Hmm, well yes, in a way. As a Black woman I should have been very much aware of the fact that there weren't many people like me working at a high level who had their own funding but it didn’t feel like it was my problem. When I was asked to get involved in the race equality discussion at UCL I thought this is a problem for someone in management, not someone who's trying to run a lab. And then I went to the first meeting and saw the data and yes, I was really shocked. I couldn't believe that so few Black and ethnic minority academics were promoted compared to white academics. I couldn't believe that students come in with the same qualification and some of them, when you look through a race lens, wouldn't get the top degree of First Class honours. I was in a state of disbelief. Then I was really horrified. And I thought, well, you've got to do something about it. I offered myself up for a senior role and eventually secured a budget and small team and the leaders of the faculties and the different units started to pay attention to the race equity problem. We suggested some things they could to change the picture and were able to make a difference to student awards and staff progression.

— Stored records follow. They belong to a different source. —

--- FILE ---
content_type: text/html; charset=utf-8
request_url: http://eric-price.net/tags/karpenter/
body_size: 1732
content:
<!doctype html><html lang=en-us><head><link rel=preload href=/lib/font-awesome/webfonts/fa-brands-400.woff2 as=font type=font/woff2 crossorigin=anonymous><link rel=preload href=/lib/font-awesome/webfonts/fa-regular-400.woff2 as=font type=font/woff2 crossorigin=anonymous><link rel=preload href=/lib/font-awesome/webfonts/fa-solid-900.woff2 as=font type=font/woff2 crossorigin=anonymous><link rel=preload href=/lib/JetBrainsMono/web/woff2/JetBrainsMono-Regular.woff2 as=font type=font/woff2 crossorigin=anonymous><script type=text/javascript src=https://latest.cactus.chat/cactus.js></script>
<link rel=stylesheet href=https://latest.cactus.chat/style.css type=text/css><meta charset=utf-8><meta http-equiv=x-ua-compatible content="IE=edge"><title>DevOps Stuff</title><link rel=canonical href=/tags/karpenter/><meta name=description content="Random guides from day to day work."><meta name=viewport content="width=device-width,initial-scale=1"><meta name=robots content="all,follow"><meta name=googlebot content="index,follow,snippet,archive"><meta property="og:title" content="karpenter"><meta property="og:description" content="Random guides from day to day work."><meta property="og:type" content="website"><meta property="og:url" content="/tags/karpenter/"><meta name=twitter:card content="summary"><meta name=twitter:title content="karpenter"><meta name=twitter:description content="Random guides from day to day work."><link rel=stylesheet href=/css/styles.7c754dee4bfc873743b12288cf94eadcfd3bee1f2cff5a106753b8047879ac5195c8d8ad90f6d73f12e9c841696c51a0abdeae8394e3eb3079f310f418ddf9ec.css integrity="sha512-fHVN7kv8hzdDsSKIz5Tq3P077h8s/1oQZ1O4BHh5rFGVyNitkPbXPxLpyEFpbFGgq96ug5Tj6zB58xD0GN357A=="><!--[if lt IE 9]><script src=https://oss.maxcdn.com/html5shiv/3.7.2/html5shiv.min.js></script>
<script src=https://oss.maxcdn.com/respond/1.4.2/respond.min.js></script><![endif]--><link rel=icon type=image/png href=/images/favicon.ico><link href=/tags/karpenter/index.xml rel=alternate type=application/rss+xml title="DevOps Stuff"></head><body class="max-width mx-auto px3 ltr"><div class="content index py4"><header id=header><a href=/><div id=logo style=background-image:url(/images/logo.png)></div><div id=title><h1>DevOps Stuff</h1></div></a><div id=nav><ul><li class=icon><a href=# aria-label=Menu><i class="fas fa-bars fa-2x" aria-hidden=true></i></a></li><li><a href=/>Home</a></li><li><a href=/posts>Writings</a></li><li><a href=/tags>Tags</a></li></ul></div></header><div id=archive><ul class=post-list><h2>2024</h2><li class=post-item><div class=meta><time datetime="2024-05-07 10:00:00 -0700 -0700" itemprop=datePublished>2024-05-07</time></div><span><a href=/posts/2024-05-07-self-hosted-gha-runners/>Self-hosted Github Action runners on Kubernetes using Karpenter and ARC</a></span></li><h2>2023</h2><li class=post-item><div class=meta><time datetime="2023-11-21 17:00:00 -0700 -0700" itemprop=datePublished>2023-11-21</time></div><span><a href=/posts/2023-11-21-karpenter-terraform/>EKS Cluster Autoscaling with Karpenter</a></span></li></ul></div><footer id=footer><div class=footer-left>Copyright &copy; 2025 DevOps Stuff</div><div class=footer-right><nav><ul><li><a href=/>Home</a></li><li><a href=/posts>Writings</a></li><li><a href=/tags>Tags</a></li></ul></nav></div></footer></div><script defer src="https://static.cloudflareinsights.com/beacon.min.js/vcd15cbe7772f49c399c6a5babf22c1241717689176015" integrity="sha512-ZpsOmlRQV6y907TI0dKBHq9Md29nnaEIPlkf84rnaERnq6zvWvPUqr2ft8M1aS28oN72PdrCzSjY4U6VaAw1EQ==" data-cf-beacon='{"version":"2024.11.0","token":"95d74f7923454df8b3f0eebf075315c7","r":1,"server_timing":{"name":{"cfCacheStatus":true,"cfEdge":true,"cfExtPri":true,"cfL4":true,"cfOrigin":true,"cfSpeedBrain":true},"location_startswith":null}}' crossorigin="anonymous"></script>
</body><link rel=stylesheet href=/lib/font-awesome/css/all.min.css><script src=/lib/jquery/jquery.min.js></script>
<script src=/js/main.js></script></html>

Cambridge has improved the diversity of its undergraduate intake in recent years but a lot of Black students tell me it can be overwhelming and a bit alienating when they come here. Many feel this sense of imposter syndrome. Can you relate to that, and what would your advice be to them?
Well I think the first thing to bear in mind is that impostor syndrome can affect different people at any time. You know there are many people who will say I didn't think I actually belonged in there. Women tend to say this quite a bit. It’s something a lot of phenomenal women, who have led national organisations in our country, have said but then they usually become empowered and find their voice. I’m not saying men don’t experience this too it’s just I haven’t met many men who’ve actually said it. So the first thing to bear in mind is that this is not unique to a certain individual. Of course, it may be amplified when you find that you are a minority in there, and then you think to yourself, well, if I'm the only person who looks like me in this space, do I really belong here? And have I got much to contribute? But I always say to people, let's think about the worst-case scenario. Let's think about a case where you really do believe you're there due to tokenism. To that I say you've got one job…and that's to go from token to expert/hero in 30 seconds! The moment you walk into the meeting your only goal is to demonstrate that you have a lot to contribute, because you definitely do. And that's what I'll say to any student who's feeling a bit like a fish out of water. You deserve to be here. You've gone through a very competitive process, probably one of the most competitive processes in the world, to get here. So, if you end up in such a place with your qualifications (often 3 or 4 A*s), you TOTALLY deserve to be there. I think that's the best advice I can give.
So tell me what you're looking forward to most about coming to Wolfson?
Oh…for me this is an incredibly exciting opportunity. When Kevin Greenbank, the College’s vice-president, called me to tell me I had got the post, I was just screaming with joy. I'm really looking forward to demonstrating that I can make a contribution to life in the UK at this level. Even if it’s just my grandchildren who see that, and think to themselves right I now know what to aim for, that would be enough for me.